__Stated exercise 1__:
Please write out the lines of the listing word for word, starting at the line that contains "What is the physical" and ending at the line that contains "2.96 metres", with both of those lines included.

__Excerpt to read__:

--*--

I wasn’t interested in the religion, just its teachings about peace. Unlike Christianity and Islam, which contained so many fine quotations about peace but had a history of war and conquest, this recent religion was very specific about the purpose of a religion – to bring about peace or fail. Its founder, I was told, said that if religion did not bring about peace and unity, it was a righteous act to leave the Faith. Buddhism and the Quakers were the only religions I knew that might survive such a stern test. But it was its mixture of private pacifism and an international police force that was original. While the followers were forbidden to defend themselves either by lies or by force, they supported a system of international restraint that would have worked well against Hitler and other military despots.
Sipping my whisky, I sat for long hours in bed, drinking in these words. I tried them on my room-mate who stared at me as if I were some anachronistic dinosaur from pre-scientific times, and smiled politely. We were friends but our closest hours were in the local pub where everyone was an alcohol-inspired buddy. I spoke of them to a few Quakers, who cared but disliked anything with a name attached. I asked my peacenik friends about the ideas and they were pleased I was becoming more practical, but wary of the religious overtones. I retreated into my own reading, wandering through the Meadows in freezing cold but warmed by the words (and the gin in my duffle-coat pocket, as my wife reminds me).
Gradually I became aware that Bahá’í was more than a source from which I could steal good ideas. I attended weekly meetings in various homes round the city (taking me outside the rather academic world of the University) where we discussed everything from prayer to world politics. The Bahá’ís were a lovely group, about a dozen of them, who were very tolerant of this noisy English student who thought he knew everything. Most exciting, there was no lecturer, no priest, no guru. Everyone was equal! Three of us were seekers, a mystic (Angela Anderson) who had tried so many spiritual paths; a very honest, quiet girl (Rita) who wanted to find comfort that was not fanatical and myself, a wild young man (they called me a hippie just because of my long hair) who knew an awful lot about the contortions of theology (I even attended an extra Theology Course to try and sort out the doctrines of original sin and so forth) and published Christian magazines. All three of us declared our Faith about seven months later, within three days.
Meanwhile, back in my ivory tower I was busy absorbing the wonders of both philosophy and psychology. I had very good lecturers and tutors, ready to answer my rather unconventional questions. I found that Bahá’í ideas fitted well in both studies. Philosophy made me search for fundamental concepts with which I could test Bahá’í. Psychology made me search for understanding of guilt and inspiration, kindness and cooperation, competition and love that ran through all life. Moreover I wanted faith and life to be one, not separate worlds, each with their own logic. They all seemed to fit together very well indeed. My poor friends had a hard time. Every coffee break would become a discussion of the latest idea I had discovered, every CND meeting ended up with hours of debate about the practicality of protest and the alternatives. Every Chaplain in the university and priest I knew in the town was asked to explain why Bahá’í ideas did not fit into their Church’s dogma. Some were brilliant and helped a lot, admitting all sorts of doubts within the doctrine they espoused; some were dogmatic and angry, two qualities that made me more suspicious of their tenets.

--*--

__Input records__:
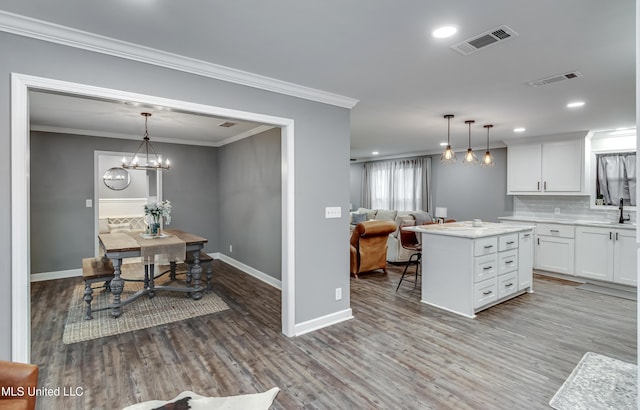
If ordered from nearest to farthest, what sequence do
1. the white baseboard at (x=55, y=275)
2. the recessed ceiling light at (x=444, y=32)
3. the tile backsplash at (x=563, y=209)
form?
the recessed ceiling light at (x=444, y=32)
the white baseboard at (x=55, y=275)
the tile backsplash at (x=563, y=209)

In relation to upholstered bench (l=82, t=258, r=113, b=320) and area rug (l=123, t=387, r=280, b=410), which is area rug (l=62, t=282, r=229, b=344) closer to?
upholstered bench (l=82, t=258, r=113, b=320)

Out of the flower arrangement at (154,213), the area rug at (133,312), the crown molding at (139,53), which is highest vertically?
the crown molding at (139,53)

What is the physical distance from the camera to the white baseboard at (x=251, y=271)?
4.98m

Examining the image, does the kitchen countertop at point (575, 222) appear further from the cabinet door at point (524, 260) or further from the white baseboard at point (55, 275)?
the white baseboard at point (55, 275)

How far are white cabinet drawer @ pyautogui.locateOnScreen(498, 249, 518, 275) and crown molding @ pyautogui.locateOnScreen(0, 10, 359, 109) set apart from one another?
2.96 metres

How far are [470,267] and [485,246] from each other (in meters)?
0.37

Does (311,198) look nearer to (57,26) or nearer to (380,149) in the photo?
(57,26)

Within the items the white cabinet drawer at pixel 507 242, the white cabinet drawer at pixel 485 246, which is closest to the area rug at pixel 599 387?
the white cabinet drawer at pixel 485 246

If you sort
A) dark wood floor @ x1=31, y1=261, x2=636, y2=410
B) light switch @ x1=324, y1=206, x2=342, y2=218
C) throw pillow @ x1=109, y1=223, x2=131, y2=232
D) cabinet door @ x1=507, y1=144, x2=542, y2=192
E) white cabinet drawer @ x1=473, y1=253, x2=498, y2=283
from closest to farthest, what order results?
dark wood floor @ x1=31, y1=261, x2=636, y2=410, light switch @ x1=324, y1=206, x2=342, y2=218, white cabinet drawer @ x1=473, y1=253, x2=498, y2=283, cabinet door @ x1=507, y1=144, x2=542, y2=192, throw pillow @ x1=109, y1=223, x2=131, y2=232

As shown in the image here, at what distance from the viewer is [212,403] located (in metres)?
2.19

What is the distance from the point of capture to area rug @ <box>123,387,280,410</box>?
2.15 meters

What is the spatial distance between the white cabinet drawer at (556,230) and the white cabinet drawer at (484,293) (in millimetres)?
2537

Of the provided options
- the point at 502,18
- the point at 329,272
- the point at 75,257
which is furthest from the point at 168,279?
the point at 502,18

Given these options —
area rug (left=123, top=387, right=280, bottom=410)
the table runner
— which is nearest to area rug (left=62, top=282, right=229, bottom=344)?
the table runner
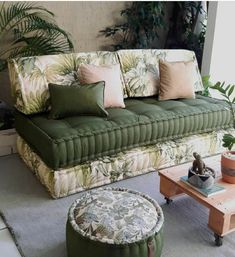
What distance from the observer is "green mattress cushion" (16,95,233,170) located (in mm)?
2178

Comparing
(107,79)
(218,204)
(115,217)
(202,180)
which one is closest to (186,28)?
(107,79)

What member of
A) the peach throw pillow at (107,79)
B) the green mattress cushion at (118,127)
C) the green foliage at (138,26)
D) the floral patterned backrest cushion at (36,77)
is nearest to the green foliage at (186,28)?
the green foliage at (138,26)

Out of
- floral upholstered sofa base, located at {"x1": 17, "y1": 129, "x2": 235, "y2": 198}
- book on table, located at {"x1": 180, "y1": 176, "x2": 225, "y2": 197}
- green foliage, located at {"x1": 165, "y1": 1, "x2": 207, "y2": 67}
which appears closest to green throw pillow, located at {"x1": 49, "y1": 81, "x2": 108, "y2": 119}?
floral upholstered sofa base, located at {"x1": 17, "y1": 129, "x2": 235, "y2": 198}

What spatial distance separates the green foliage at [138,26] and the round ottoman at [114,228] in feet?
8.12

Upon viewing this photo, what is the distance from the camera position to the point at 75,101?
94.6 inches

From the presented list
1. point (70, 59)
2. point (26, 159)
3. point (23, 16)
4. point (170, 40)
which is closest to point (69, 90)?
point (70, 59)

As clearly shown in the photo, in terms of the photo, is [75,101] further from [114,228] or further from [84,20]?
[84,20]

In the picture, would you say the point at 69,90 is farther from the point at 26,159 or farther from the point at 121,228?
the point at 121,228

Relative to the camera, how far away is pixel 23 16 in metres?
3.02

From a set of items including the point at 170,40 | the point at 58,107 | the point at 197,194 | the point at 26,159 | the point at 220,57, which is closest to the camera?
the point at 197,194

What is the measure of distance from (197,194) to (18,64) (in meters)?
1.58

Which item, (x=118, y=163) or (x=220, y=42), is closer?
(x=118, y=163)

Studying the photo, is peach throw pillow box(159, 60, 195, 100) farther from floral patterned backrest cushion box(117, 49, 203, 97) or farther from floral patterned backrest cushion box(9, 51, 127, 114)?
floral patterned backrest cushion box(9, 51, 127, 114)

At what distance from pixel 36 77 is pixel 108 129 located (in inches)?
27.6
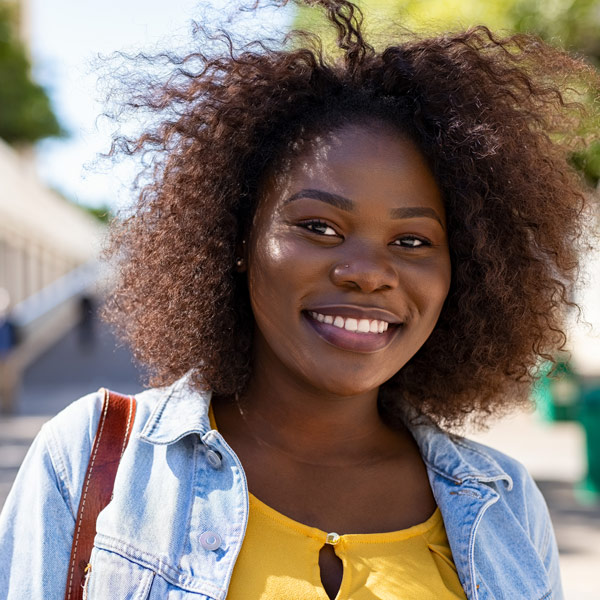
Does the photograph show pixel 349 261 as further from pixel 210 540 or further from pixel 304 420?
pixel 210 540

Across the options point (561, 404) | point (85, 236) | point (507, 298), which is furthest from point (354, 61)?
point (85, 236)

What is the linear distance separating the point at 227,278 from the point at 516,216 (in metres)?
0.85

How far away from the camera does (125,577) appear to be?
2.11m

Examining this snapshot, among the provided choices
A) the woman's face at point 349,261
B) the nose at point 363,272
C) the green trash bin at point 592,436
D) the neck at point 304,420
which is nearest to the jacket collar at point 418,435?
the neck at point 304,420

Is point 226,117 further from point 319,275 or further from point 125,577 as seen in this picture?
point 125,577

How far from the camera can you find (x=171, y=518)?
2.20m

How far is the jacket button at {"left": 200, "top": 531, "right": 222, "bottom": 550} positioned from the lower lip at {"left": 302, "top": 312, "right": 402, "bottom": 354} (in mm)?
530

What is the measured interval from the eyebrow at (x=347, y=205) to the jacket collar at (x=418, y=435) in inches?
23.1

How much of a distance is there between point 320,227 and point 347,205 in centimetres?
9

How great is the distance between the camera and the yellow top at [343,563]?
2164 millimetres

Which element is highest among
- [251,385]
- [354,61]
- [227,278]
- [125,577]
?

--*--

__Stated exercise 2__:
Give again, word for word, the part of the excerpt about coming to the Bahá'í Faith starting at "Sipping my whisky, I" and ending at "wife reminds me).".

__Complete response 1__:
What is the physical distance from the camera to the white baseboard at (x=251, y=271)?
4.98m

Examining the image, does the kitchen countertop at point (575, 222) appear further from the cabinet door at point (524, 260) or further from the white baseboard at point (55, 275)?
the white baseboard at point (55, 275)

How far are white cabinet drawer @ pyautogui.locateOnScreen(498, 249, 518, 275) and crown molding @ pyautogui.locateOnScreen(0, 10, 359, 109) set apart from one another?
2.96 metres

__Complete response 2__:
Sipping my whisky, I sat for long hours in bed, drinking in these words. I tried them on my room-mate who stared at me as if I were some anachronistic dinosaur from pre-scientific times, and smiled politely. We were friends but our closest hours were in the local pub where everyone was an alcohol-inspired buddy. I spoke of them to a few Quakers, who cared but disliked anything with a name attached. I asked my peacenik friends about the ideas and they were pleased I was becoming more practical, but wary of the religious overtones. I retreated into my own reading, wandering through the Meadows in freezing cold but warmed by the words (and the gin in my duffle-coat pocket, as my wife reminds me).